Nearly a week since Kenyans went to the polls to decide their president, the official results of that election remain in dispute. Opposition candidate Raila Odinga, who officially lost to incumbent Uhuru Kenyatta, has vowed to continue fighting what he calls widespread electoral fraud.

"We had predicted they will steal the election, and that's what happened," Odinga told thousands of supporters Sunday in Nairobi's Kibera slum, in his first public speech since the formal results were announced Friday. "We are not done yet. We will not give up."

He called on his supporters not to go to work Monday, partly as a boycott of the election and partly as a commemoration of those who lost their lives over the weekend. Kenya's Commission on Human Rights says at least 24 people have been killed since Election Day, all of whom it says died by police gunfire.

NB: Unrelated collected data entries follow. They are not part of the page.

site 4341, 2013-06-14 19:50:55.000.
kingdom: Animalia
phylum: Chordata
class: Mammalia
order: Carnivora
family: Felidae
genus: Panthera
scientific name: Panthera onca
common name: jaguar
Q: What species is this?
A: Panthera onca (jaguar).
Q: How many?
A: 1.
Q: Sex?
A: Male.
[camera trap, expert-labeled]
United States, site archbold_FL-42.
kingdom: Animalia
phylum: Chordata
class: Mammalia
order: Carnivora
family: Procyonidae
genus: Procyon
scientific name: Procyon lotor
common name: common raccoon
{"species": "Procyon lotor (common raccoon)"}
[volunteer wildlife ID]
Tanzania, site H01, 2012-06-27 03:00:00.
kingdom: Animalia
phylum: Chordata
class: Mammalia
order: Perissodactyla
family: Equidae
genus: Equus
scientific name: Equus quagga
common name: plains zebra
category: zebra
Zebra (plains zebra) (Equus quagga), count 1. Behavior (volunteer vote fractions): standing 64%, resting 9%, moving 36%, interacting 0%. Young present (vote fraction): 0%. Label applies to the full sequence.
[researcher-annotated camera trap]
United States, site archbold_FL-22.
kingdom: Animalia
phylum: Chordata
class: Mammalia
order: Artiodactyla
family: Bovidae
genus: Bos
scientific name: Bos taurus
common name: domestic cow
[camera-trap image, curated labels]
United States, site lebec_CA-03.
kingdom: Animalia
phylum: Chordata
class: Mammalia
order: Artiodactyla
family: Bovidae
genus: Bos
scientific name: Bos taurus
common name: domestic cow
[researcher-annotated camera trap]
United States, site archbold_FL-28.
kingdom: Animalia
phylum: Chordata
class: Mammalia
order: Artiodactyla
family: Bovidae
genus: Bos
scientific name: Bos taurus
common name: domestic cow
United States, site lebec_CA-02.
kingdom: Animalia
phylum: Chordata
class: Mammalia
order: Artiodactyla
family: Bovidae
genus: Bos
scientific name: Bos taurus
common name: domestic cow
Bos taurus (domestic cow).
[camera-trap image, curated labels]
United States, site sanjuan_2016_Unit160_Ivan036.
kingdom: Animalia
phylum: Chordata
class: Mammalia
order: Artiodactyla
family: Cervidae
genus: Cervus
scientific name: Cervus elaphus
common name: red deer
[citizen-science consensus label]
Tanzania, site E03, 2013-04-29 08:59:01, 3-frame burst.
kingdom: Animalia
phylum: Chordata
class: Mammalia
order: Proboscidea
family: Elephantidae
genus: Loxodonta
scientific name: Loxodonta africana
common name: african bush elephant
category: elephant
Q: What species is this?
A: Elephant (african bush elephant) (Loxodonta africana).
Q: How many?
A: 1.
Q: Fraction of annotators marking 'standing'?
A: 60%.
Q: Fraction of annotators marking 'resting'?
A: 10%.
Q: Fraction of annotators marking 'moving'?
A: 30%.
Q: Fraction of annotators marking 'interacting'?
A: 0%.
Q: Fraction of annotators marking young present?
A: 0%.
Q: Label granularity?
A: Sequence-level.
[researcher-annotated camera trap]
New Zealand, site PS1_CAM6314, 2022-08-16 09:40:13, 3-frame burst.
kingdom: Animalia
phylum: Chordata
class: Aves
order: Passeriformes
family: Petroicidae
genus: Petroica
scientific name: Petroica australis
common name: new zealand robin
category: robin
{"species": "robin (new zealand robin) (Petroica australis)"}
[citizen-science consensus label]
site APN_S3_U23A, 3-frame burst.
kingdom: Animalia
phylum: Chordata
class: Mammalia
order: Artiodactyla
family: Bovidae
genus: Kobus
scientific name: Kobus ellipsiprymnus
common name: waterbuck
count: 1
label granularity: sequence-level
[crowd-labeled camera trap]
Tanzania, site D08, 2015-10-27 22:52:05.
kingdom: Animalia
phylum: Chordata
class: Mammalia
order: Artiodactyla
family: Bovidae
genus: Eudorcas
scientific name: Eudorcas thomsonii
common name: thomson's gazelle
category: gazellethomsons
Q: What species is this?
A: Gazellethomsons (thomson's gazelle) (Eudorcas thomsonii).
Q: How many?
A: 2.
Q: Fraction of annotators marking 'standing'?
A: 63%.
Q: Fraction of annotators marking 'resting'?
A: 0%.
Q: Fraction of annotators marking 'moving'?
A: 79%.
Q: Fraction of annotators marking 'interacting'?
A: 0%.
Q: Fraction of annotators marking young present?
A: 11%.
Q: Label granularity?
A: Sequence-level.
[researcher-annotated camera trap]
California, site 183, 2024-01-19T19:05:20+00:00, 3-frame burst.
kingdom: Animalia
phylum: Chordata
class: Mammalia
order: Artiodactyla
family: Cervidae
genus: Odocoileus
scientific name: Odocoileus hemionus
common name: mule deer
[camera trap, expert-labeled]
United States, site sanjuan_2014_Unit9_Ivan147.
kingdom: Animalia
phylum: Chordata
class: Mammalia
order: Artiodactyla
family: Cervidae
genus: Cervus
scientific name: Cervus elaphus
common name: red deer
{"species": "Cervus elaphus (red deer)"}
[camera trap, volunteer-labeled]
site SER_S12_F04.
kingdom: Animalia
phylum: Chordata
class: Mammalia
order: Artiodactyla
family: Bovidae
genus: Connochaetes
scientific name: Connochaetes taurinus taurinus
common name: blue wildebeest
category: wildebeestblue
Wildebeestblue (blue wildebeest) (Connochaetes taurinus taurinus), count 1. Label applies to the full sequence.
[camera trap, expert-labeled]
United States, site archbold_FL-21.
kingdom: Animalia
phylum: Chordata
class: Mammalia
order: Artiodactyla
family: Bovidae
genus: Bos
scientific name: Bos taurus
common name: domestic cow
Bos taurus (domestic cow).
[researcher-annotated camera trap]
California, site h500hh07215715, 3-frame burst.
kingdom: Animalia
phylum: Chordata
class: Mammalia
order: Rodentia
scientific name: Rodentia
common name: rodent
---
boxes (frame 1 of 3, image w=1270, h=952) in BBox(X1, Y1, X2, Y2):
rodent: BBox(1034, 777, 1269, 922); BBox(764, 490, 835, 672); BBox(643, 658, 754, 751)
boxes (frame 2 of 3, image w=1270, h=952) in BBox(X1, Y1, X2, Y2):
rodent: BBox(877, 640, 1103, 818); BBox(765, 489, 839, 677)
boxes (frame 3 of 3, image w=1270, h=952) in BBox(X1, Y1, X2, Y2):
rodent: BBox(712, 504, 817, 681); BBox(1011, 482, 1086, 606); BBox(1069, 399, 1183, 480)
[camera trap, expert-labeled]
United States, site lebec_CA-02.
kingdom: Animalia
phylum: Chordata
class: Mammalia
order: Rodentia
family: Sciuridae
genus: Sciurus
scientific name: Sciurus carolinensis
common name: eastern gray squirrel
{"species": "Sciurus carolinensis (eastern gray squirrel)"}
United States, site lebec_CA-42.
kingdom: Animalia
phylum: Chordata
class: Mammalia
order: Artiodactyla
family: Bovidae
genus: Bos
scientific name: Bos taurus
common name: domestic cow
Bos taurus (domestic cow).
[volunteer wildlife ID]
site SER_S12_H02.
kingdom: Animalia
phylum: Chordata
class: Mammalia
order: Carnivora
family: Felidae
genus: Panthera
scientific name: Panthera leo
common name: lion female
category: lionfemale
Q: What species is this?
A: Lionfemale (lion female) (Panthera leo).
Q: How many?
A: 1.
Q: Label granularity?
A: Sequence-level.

As The Two-Way has reported, since the preliminary tallies began trickling in Odinga has rejected what he has called "a serious attempt to try to either doctor or alter the final results." He maintains that the numbers announced by the country's electoral commission — which show Kenyatta with a healthy lead of more than 1.4 million votes — were cooked up by a conspiracy to hack the electoral reporting system.

Yet international observers, including former U.S. Secretary of State John Kerry, have approved the election as free and fair. And electoral commission Chairman Wafula Chebukati dismissed the alternative numbers offered by Odinga's camp, which show Odinga leading by several hundred thousand votes, as "obviously and plainly falsified."

Still, as NPR's Eyder Peralta notes, Odinga enjoys robust support in Kibera and around the country.

"Raila Odinga is considered by many in the opposition to be a father figure," Eyder told All Things Considered. "He is a figure who has been around in this country for many, many years. His father was one of the independence heroes in this country."

Kenyatta's father, too, was an independence hero — and in fact, their two fathers had a bitter falling out in the 1960s. Since then, a simmering rivalry has remained, often tinged with ethnic overtones, as The Guardian reports:

"Kenyatta is from the Kikuyu, Kenya's largest ethnic community, and Odinga from the Luo, which has long felt marginalised. Both men built coalitions with other influential communities in a country where voting still takes place largely along ethnic lines."

Observers now fear a repeat of the violence that unraveled the country following elections a decade ago, in which more than 1,000 people were killed. Partly for that reason, many foreign electoral observers have urged Odinga to pursue his complaints through the legal system rather than mobilizing his supporters.

"The European Union expects the opposition to respect the results and to use legal means available for appeals and complaints," EU foreign affairs chief Federica Mogherini said in a statement over the weekend.

Despite a smattering of violence in the capital, Nairobi, CNN reports much of the country remains calm.

For now, all eyes are on Odinga: "What Raila Odinga says, people — or his supporters — will do," Eyder points out. And he is now asking those supporters not to do their jobs as they usually would.